» EXERCISE PROMPT
Among the entries below, find the lines that hold the word "Zealand" and report them.

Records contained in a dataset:
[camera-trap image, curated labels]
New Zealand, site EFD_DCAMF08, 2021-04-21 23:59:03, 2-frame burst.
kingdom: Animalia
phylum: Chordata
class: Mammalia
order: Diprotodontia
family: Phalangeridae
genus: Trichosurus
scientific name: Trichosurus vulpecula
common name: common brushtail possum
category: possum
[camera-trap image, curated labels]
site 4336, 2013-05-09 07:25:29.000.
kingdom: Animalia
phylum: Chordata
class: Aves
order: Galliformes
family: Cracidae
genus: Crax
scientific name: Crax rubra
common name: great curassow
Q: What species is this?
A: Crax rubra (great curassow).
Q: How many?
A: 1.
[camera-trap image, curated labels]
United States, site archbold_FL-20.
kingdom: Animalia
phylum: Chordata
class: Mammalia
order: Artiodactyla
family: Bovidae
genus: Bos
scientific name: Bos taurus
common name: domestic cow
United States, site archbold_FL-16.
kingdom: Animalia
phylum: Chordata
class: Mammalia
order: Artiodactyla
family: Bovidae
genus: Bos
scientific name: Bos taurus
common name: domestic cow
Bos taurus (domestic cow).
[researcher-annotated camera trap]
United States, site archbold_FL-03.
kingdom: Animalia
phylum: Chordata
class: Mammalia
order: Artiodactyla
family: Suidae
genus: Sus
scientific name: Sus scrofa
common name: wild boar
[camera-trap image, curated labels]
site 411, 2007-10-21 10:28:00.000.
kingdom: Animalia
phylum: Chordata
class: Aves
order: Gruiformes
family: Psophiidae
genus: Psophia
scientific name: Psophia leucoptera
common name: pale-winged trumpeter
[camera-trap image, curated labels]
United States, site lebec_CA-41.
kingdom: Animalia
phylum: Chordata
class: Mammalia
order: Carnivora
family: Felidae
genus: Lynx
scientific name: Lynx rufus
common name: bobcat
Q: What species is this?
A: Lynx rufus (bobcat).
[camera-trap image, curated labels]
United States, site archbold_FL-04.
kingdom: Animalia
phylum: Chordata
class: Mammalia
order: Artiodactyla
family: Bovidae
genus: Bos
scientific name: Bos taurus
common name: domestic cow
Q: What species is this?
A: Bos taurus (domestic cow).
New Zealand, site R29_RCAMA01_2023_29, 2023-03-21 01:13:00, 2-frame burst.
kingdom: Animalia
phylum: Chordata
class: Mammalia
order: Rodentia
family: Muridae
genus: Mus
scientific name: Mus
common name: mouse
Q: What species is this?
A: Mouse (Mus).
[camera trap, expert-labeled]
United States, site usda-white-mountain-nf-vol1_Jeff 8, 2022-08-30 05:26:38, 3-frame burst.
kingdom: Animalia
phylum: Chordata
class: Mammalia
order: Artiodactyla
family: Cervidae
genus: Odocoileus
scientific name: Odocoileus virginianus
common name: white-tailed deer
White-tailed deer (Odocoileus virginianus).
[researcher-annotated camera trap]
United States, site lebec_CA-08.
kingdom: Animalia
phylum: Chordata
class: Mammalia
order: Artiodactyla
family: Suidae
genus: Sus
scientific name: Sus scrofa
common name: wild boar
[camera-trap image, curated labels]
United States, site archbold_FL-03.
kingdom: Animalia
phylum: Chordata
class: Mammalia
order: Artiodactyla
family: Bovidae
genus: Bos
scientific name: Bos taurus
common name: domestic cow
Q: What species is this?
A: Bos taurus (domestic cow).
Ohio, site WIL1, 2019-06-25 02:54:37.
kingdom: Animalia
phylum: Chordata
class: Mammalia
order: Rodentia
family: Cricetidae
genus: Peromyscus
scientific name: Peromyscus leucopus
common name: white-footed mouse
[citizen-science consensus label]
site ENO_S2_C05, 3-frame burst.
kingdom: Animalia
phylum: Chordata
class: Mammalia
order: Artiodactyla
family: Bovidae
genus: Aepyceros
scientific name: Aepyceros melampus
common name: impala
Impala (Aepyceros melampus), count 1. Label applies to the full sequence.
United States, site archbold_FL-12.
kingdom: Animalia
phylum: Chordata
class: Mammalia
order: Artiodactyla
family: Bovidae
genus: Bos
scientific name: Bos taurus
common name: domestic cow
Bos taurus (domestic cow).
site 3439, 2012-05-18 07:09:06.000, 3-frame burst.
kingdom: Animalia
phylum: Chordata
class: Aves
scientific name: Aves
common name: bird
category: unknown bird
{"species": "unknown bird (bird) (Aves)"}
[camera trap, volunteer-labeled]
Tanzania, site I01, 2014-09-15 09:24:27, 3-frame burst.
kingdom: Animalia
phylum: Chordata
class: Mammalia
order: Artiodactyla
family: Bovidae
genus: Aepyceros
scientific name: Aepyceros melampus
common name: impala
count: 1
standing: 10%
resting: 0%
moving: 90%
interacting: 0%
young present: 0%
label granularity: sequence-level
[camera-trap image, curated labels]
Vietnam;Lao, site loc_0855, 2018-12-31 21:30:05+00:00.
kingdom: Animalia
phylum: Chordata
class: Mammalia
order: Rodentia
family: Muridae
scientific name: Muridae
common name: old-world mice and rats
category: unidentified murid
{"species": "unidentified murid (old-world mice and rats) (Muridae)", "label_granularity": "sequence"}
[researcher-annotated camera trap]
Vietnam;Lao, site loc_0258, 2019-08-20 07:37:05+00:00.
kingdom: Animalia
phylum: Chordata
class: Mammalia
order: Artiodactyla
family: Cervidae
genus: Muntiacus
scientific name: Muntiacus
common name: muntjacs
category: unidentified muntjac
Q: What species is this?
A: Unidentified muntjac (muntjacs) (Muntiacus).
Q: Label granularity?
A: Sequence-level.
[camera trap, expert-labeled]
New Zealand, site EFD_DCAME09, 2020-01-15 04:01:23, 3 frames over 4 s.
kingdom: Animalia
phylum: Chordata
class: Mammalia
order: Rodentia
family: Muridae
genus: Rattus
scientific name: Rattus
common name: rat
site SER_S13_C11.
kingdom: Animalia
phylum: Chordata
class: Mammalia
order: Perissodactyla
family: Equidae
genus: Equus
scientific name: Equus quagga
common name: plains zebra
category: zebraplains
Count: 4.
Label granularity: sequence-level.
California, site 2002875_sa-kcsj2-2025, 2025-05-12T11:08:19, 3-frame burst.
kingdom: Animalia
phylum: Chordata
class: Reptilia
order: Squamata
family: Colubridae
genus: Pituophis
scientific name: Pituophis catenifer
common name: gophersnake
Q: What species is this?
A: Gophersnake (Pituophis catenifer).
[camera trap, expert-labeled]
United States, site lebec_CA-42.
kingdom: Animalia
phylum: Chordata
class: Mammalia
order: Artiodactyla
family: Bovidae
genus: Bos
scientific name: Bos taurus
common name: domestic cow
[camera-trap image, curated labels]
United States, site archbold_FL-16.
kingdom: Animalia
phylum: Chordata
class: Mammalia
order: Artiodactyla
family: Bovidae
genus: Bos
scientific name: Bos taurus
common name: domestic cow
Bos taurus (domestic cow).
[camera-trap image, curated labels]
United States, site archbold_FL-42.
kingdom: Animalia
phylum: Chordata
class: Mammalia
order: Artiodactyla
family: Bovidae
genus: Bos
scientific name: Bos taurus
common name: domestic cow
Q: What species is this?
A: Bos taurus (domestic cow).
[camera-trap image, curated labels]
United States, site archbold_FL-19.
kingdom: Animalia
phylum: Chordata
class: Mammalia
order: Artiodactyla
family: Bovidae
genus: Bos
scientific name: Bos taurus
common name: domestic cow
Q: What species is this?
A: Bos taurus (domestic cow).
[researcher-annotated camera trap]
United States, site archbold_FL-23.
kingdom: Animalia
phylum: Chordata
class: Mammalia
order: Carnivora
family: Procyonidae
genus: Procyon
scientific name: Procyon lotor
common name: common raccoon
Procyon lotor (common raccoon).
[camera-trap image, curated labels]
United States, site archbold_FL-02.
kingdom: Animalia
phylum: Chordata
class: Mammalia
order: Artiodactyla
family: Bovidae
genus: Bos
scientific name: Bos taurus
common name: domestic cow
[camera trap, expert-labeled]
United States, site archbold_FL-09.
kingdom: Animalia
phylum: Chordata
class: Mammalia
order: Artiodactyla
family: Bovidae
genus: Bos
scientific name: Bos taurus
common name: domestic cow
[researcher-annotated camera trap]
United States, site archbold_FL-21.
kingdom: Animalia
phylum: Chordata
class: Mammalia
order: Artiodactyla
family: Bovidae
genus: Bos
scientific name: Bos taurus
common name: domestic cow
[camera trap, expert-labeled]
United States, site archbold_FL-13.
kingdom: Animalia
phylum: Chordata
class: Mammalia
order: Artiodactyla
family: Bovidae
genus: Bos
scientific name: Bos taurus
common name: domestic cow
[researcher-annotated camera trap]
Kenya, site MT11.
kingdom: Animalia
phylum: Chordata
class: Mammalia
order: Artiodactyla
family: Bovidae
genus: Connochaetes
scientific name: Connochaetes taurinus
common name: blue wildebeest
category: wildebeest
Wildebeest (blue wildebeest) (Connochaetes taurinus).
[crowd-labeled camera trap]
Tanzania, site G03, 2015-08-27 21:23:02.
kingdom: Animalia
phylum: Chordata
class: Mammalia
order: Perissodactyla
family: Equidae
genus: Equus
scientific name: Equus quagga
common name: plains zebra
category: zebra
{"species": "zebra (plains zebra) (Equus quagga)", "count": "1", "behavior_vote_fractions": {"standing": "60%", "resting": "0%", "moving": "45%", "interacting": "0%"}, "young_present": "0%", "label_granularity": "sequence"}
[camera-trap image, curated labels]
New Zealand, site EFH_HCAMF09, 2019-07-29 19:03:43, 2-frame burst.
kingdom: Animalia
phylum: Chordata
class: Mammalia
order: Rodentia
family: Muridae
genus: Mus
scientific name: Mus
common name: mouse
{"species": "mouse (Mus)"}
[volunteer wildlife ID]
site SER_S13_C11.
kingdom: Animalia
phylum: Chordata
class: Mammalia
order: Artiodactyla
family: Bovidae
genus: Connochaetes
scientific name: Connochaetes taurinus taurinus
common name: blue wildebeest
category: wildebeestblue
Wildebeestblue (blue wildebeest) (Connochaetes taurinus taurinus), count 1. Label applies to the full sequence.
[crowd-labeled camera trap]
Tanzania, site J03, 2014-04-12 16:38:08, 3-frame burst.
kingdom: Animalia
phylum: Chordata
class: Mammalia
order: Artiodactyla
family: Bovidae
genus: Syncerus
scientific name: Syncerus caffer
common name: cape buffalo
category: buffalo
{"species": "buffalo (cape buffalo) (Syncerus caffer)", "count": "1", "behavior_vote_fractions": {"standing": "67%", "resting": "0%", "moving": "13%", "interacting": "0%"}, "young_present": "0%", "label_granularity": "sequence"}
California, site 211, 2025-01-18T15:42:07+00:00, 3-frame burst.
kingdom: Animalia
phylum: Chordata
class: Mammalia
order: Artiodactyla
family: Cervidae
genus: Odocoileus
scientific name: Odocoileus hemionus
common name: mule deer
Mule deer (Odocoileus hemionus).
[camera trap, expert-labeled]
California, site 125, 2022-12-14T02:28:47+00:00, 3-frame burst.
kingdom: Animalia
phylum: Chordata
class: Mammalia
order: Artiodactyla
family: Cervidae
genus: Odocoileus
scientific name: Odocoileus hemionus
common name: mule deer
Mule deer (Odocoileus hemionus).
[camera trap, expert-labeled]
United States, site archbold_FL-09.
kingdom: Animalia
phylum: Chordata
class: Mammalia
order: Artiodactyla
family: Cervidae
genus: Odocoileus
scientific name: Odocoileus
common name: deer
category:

» THE ANSWER
New Zealand, site EFD_DCAMF08, 2021-04-21 23:59:03, 2-frame burst.
New Zealand, site R29_RCAMA01_2023_29, 2023-03-21 01:13:00, 2-frame burst.
New Zealand, site EFD_DCAME09, 2020-01-15 04:01:23, 3 frames over 4 s.
New Zealand, site EFH_HCAMF09, 2019-07-29 19:03:43, 2-frame burst.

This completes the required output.